*** Block opens ***
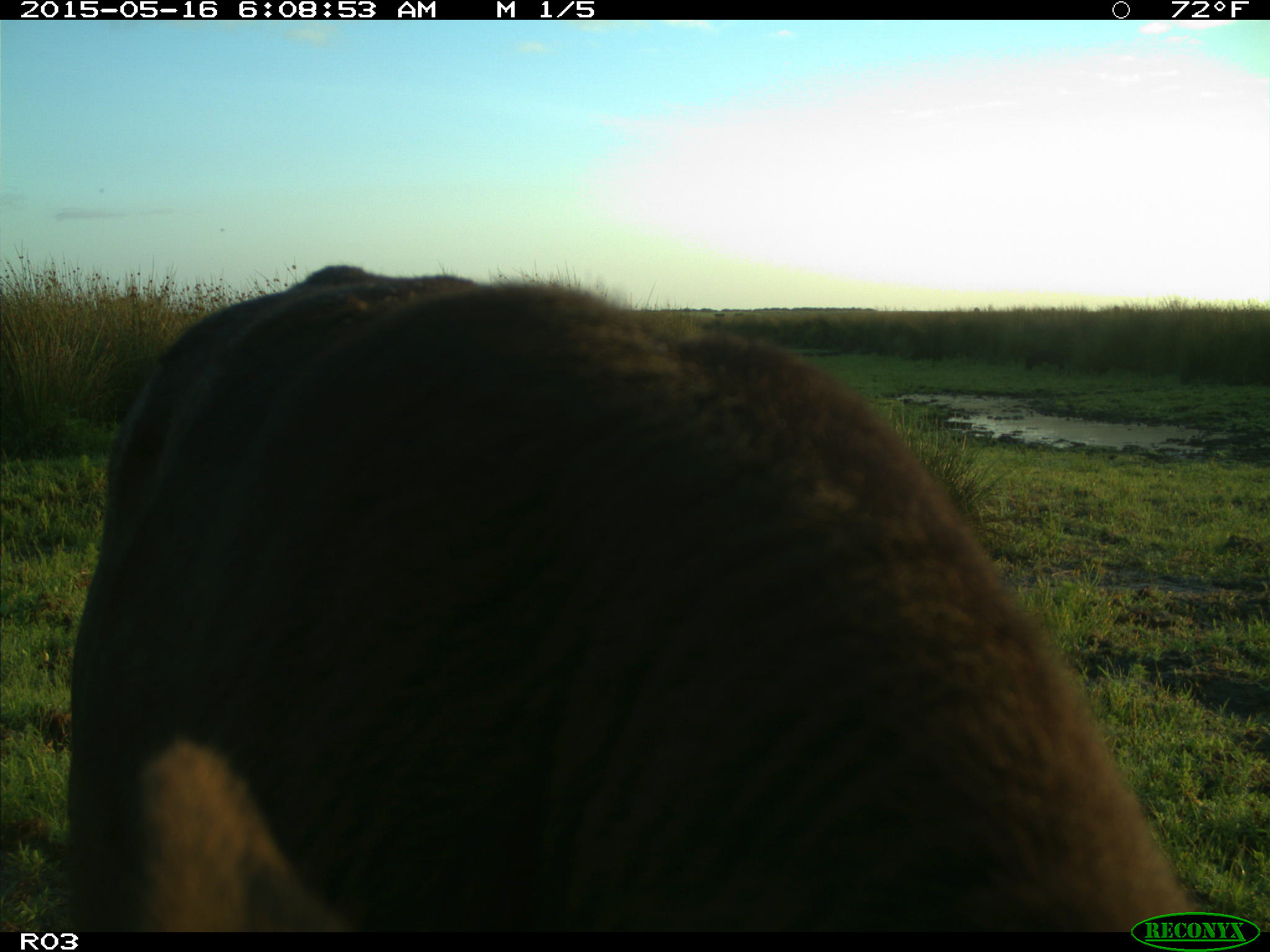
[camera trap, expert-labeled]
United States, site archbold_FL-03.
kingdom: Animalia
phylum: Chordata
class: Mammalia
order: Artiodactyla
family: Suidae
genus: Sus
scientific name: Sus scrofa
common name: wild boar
*** Block closes ***
*** Block opens ***
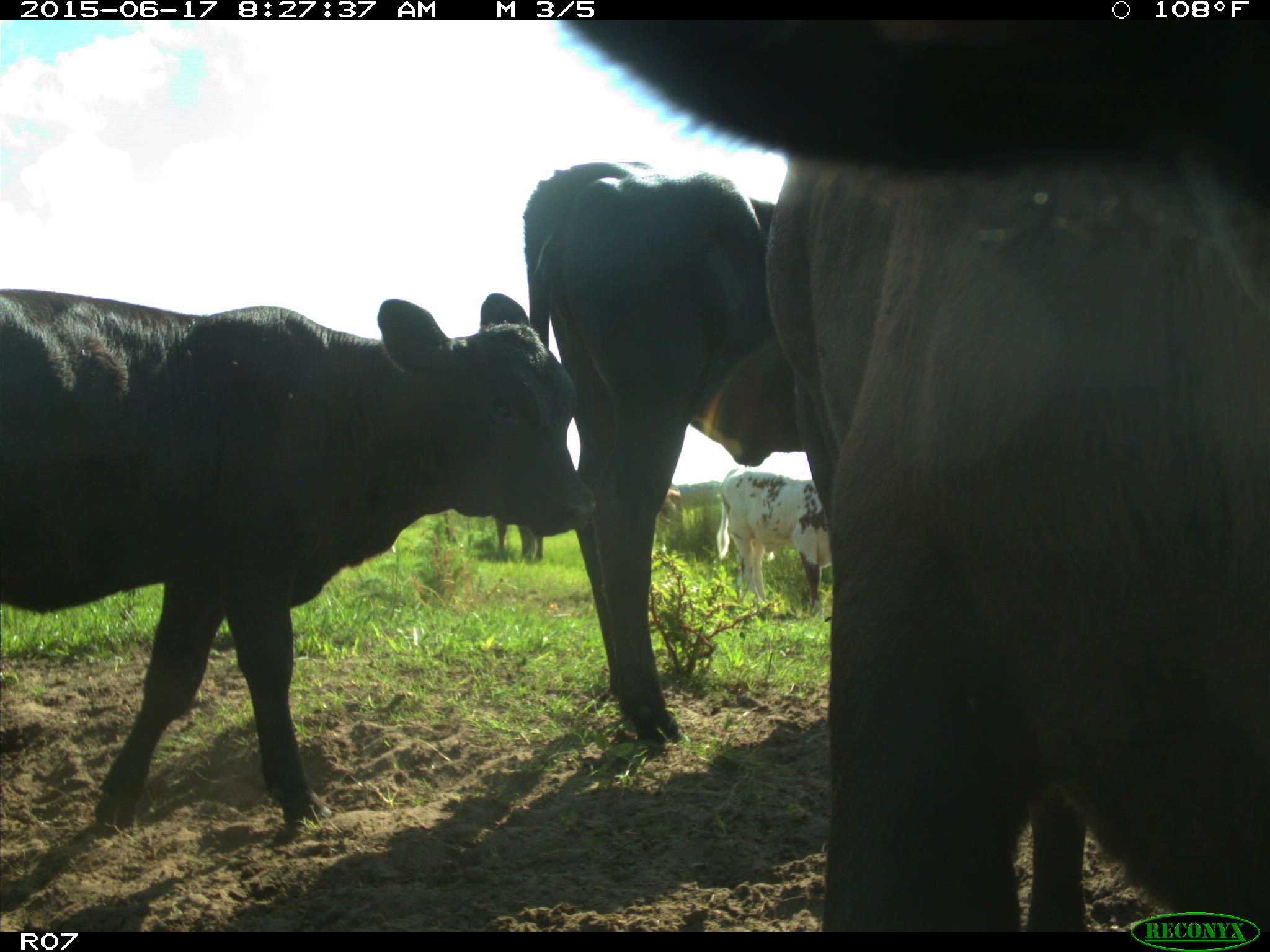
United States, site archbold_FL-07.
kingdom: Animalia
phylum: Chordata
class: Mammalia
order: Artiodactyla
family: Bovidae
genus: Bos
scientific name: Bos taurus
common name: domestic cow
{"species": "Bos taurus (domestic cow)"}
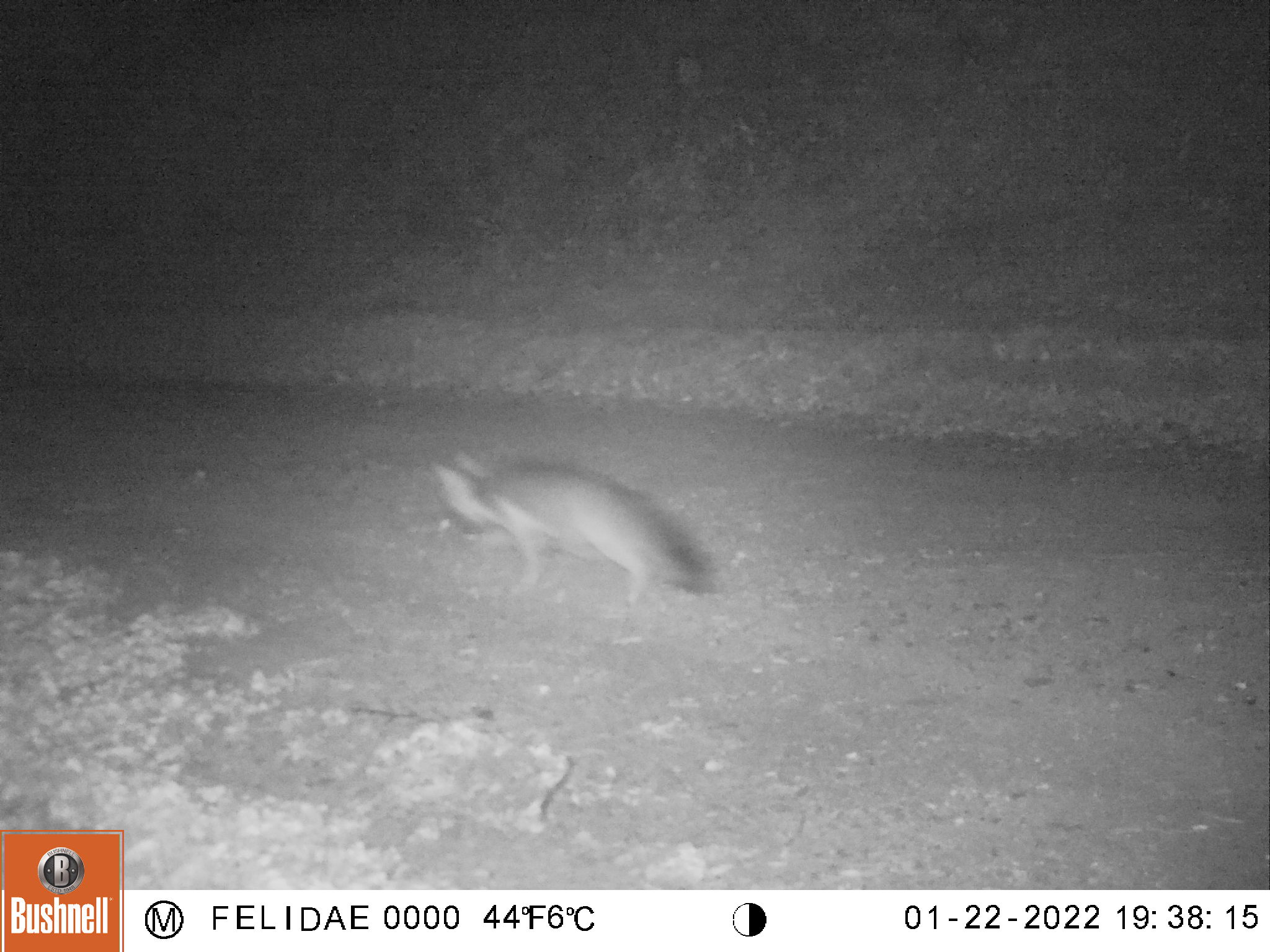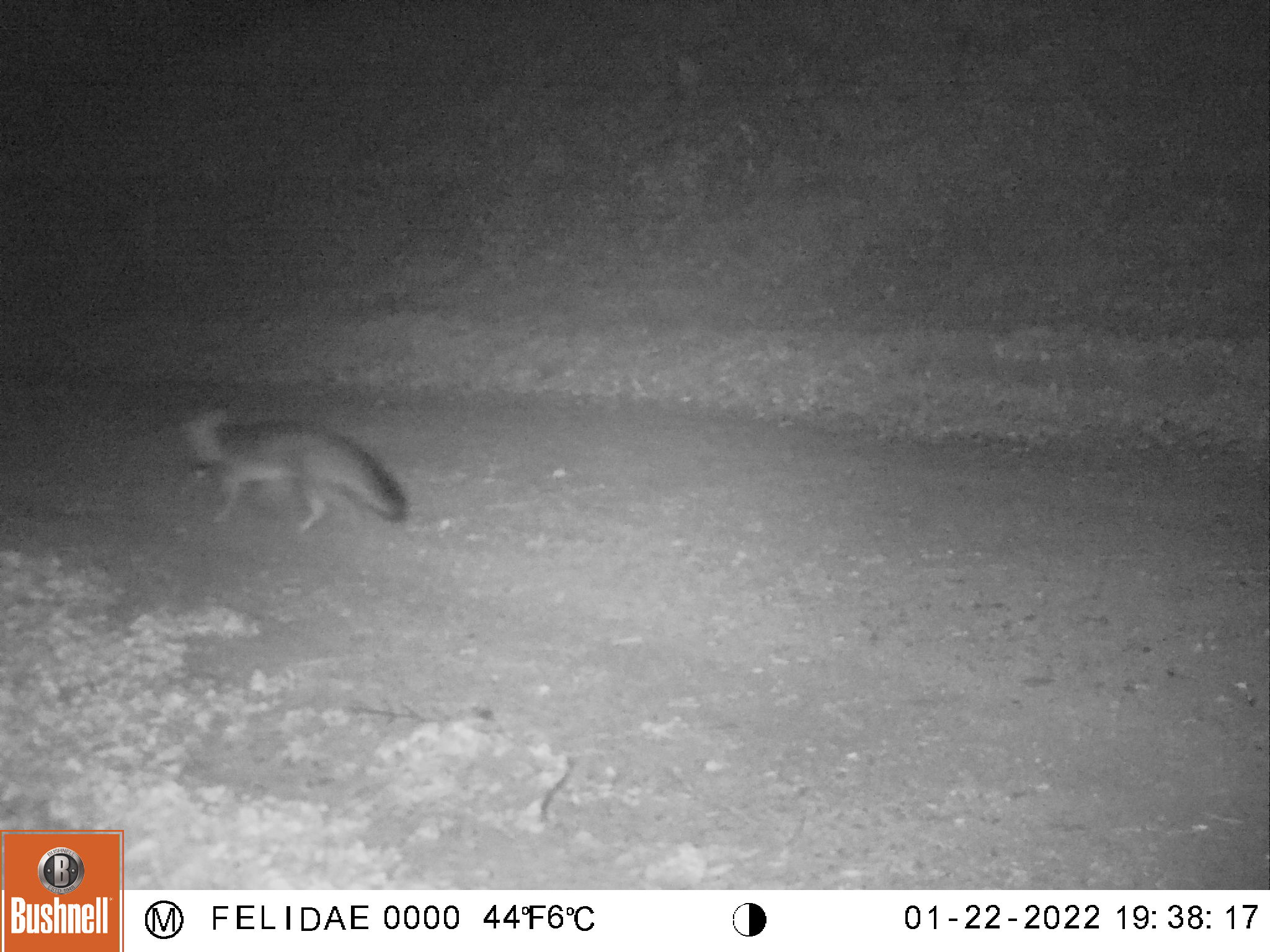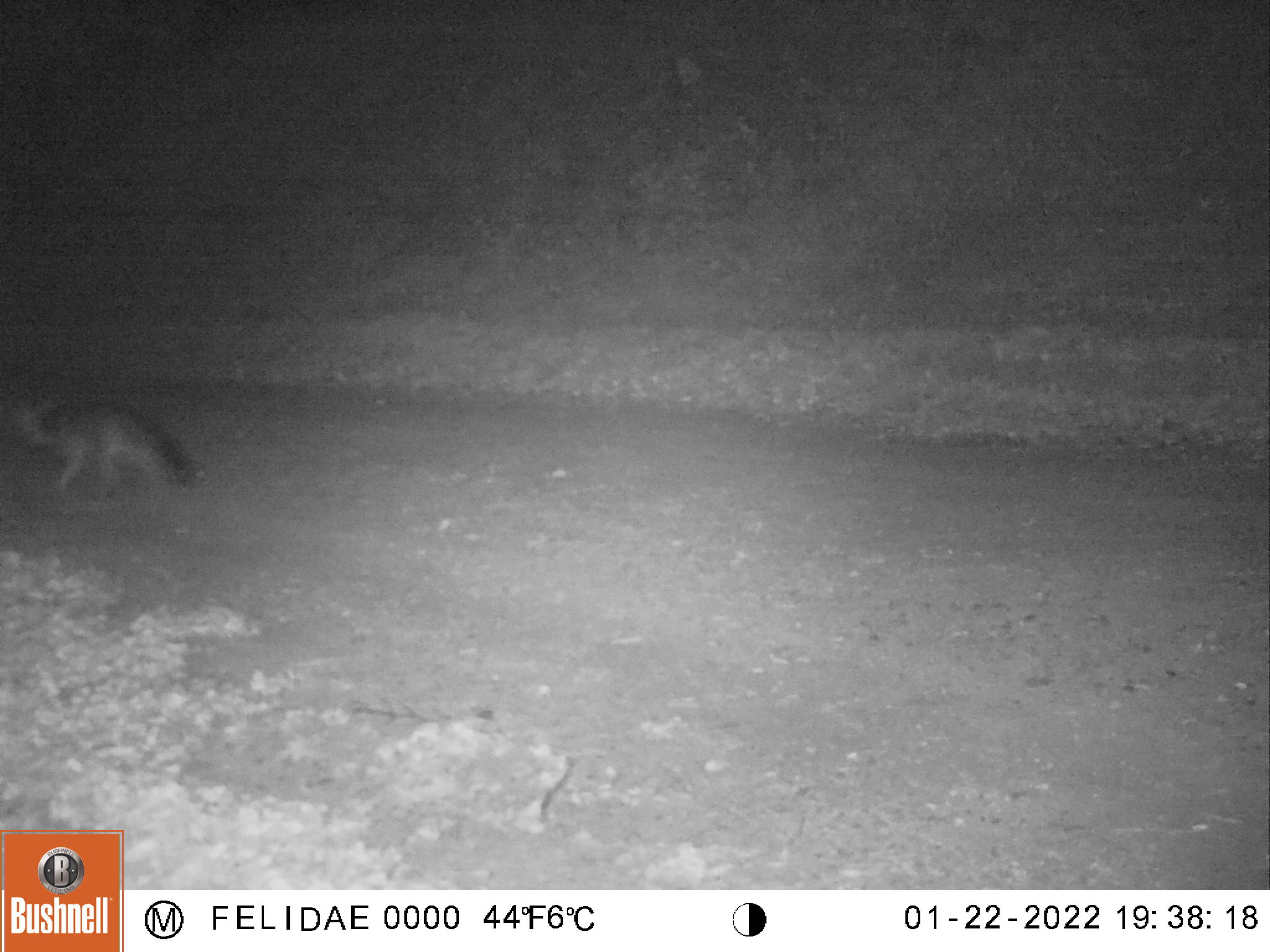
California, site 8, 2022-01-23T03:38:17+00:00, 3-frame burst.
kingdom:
*** Block closes ***
> _EXERCISE DIRECTIONS_:
Of the entries above, repeat exactly the lines between the line with "[camera trap, expert-labeled]" and the line with "common name: wild boar", inclusive, and no others.

> _REPLY TO THE EXERCISE_:
[camera trap, expert-labeled]
United States, site archbold_FL-03.
kingdom: Animalia
phylum: Chordata
class: Mammalia
order: Artiodactyla
family: Suidae
genus: Sus
scientific name: Sus scrofa
common name: wild boar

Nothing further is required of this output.